Try it → For this exercise, the lines from the one with "family: Equidae" through the final line of the data below are to be transcribed exactly, and pictures are to be skipped.

Excerpted data section start

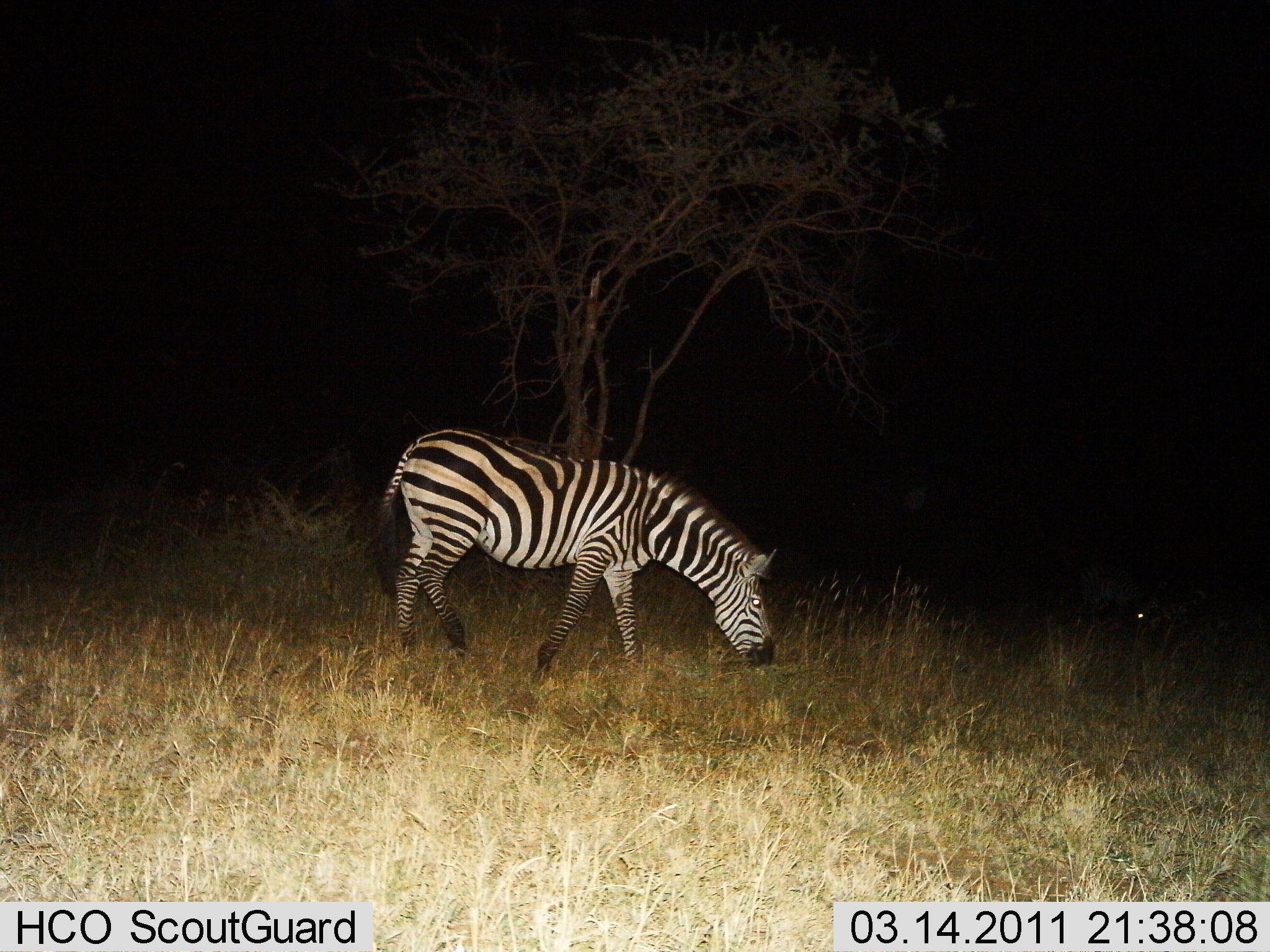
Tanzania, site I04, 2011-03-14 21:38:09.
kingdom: Animalia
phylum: Chordata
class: Mammalia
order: Perissodactyla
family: Equidae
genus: Equus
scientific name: Equus quagga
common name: plains zebra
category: zebra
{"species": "zebra (plains zebra) (Equus quagga)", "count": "1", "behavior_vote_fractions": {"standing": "25%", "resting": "0%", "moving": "0%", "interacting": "0%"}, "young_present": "0%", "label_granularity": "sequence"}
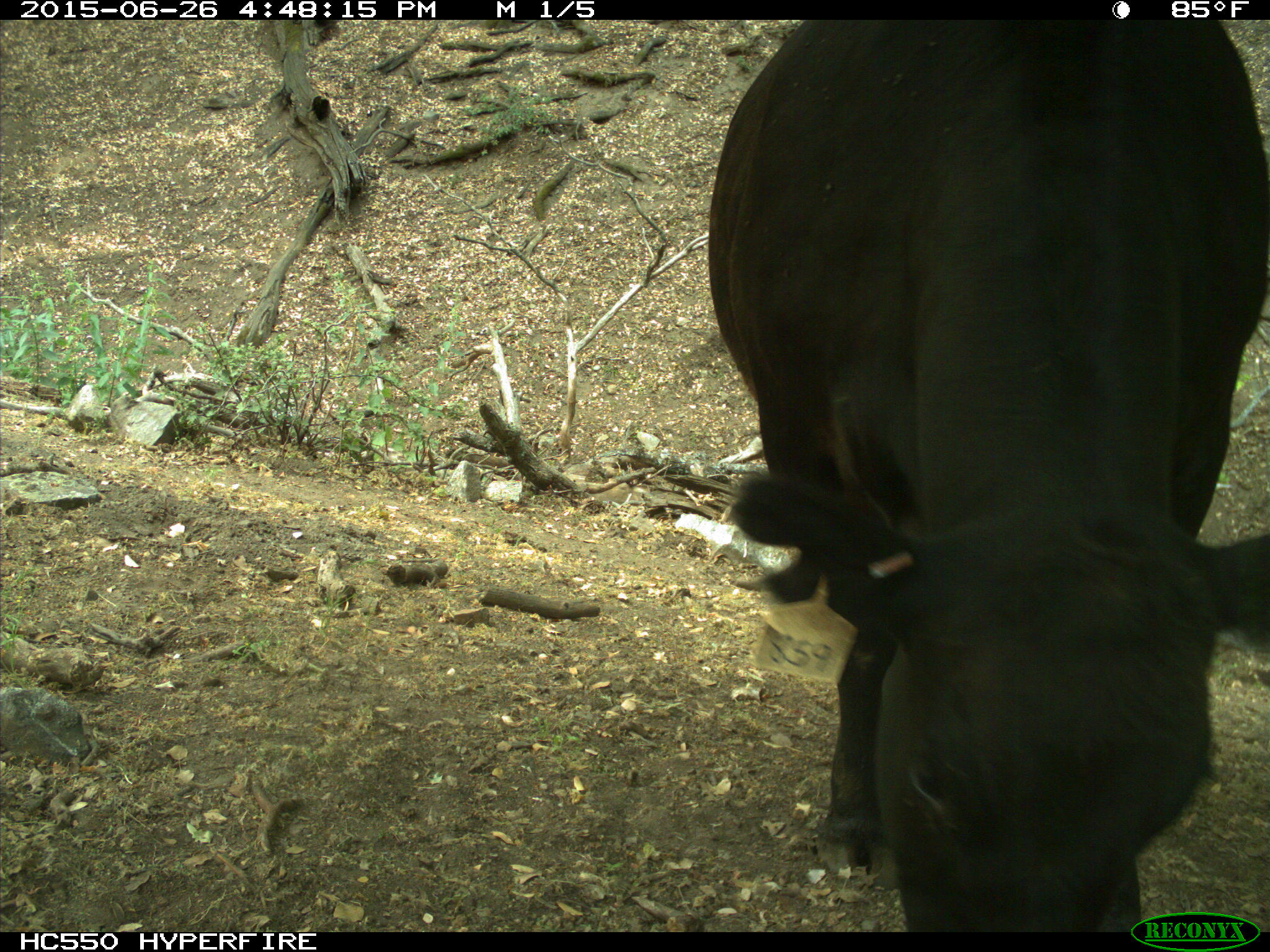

Excerpted data section end

Answer to the problem →
family: Equidae
genus: Equus
scientific name: Equus quagga
common name: plains zebra
category: zebra
{"species": "zebra (plains zebra) (Equus quagga)", "count": "1", "behavior_vote_fractions": {"standing": "25%", "resting": "0%", "moving": "0%", "interacting": "0%"}, "young_present": "0%", "label_granularity": "sequence"}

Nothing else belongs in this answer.